Vita ti ha chiesto, a lui l'hai concessa,
lunghi giorni in eterno, senza fine.

Grande è la sua gloria per la tua salvezza,
lo avvolgi di maestà e di onore;
lo fai oggetto di benedizione per sempre,
lo inondi di gioia dinanzi al tuo volto.

Perché il re confida nel Signore:
per la fedeltà dell'Altissimo non sarà mai scosso.
Alzati, Signore, in tutta la tua forza;
canteremo inni alla tua potenza.

7. Orazione finale

Padre, ti lodo, ti benedico, ti ringrazio perché mi hai condotto insieme al tuo Figlio Gesù nel pretorio di Pilato, in questa terra straniera e ostile, eppure terra di rivelazione e di luce. Solo tu, con il tuo amore infinito, sai trasformare ogni lontananza e ogni buio in luogo di incontro e di vita.
Grazie perché hai fatto sorgere il tempo santo della consolazione, nel quale mandi il tuo Agnello, seduto sul trono, come re immolato e vivente; il suo sangue è rugiada ristoratrice, è unzione di salvezza.
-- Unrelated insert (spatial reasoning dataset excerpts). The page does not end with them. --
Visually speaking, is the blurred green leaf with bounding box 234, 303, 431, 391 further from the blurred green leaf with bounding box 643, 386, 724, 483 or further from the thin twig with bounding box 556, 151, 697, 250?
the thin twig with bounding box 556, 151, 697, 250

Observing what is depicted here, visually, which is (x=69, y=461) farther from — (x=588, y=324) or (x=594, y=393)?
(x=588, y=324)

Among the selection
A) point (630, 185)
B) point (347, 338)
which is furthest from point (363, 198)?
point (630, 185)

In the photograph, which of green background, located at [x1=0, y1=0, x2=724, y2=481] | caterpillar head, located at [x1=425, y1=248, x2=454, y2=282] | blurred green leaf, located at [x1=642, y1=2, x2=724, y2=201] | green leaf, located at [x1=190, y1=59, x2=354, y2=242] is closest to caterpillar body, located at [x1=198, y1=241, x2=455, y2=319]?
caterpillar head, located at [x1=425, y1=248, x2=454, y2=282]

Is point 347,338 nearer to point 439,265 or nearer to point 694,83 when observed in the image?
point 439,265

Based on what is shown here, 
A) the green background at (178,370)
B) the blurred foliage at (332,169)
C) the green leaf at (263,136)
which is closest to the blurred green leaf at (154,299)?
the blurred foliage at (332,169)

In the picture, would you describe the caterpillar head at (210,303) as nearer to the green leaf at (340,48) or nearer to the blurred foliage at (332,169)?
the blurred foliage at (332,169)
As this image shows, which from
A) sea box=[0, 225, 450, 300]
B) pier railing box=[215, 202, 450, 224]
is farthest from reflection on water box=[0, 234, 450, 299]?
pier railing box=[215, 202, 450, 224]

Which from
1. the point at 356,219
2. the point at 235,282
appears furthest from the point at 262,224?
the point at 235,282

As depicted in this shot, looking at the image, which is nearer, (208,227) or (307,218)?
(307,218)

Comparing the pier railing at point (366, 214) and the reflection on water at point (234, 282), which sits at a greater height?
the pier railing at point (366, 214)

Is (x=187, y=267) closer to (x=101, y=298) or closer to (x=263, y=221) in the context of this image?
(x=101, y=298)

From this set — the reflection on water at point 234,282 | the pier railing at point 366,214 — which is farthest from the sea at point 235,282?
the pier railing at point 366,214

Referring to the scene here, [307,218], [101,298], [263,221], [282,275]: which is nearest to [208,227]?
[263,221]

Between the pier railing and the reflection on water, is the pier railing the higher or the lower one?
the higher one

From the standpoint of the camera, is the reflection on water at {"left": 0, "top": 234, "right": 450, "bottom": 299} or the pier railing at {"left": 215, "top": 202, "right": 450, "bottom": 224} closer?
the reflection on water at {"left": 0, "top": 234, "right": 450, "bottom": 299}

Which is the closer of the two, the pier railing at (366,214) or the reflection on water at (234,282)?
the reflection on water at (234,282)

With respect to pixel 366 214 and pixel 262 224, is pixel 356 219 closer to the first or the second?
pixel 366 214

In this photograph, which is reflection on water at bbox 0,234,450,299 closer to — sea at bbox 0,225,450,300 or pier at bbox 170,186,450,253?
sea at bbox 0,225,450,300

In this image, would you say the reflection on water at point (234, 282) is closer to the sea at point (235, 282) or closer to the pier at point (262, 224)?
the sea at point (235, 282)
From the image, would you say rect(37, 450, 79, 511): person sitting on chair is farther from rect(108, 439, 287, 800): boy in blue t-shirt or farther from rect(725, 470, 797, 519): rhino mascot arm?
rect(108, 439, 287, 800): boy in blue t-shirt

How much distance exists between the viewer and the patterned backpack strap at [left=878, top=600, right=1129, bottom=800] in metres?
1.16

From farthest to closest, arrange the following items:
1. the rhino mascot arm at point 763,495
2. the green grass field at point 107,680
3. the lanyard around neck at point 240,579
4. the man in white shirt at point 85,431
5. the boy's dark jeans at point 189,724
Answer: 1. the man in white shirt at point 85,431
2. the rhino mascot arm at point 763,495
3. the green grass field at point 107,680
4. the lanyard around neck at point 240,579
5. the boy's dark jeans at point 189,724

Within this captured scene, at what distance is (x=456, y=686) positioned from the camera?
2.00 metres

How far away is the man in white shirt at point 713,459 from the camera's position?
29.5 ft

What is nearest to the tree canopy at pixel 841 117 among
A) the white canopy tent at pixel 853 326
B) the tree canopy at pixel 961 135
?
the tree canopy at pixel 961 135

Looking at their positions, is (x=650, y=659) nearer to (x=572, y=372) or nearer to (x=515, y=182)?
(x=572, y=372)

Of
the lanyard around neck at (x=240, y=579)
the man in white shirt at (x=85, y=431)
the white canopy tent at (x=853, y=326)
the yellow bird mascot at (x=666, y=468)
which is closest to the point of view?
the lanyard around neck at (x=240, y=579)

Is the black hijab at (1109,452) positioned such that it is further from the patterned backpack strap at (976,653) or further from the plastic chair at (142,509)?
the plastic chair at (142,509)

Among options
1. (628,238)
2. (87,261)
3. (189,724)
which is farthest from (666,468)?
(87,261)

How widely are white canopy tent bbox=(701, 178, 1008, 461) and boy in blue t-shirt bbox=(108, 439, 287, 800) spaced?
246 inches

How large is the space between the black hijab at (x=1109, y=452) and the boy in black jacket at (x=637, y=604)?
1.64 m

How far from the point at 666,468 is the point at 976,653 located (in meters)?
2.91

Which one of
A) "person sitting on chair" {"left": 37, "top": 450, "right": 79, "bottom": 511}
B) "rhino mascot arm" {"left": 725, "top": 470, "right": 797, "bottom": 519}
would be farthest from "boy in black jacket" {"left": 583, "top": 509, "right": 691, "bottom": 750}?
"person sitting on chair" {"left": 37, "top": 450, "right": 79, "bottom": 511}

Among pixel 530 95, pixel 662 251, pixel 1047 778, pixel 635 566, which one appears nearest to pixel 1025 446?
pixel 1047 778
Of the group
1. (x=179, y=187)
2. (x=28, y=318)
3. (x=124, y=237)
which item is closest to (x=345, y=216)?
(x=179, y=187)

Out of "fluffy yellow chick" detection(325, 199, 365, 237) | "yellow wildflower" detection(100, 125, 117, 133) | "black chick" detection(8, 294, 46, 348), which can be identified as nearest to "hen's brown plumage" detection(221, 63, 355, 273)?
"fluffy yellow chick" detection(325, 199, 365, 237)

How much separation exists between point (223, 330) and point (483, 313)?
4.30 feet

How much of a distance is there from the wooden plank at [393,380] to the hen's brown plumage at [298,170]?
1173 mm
Grazie perché Lui mi parla sempre e mi canta la tua verità, che è solo amore e misericordia; vorrei essere uno strumento nelle mani del re, di Gesù, per trasmettere a tutti le note consolatrici della tua Parola. Padre, ti ho ascoltato, oggi, in questo Vangelo, ma ti prego, fa' che le mie orecchie non si stacchino mai da te, dal tuo Figlio, dal tuo Spirito. Fammi rinascere, così, dalla verità, per essere testimone della verità.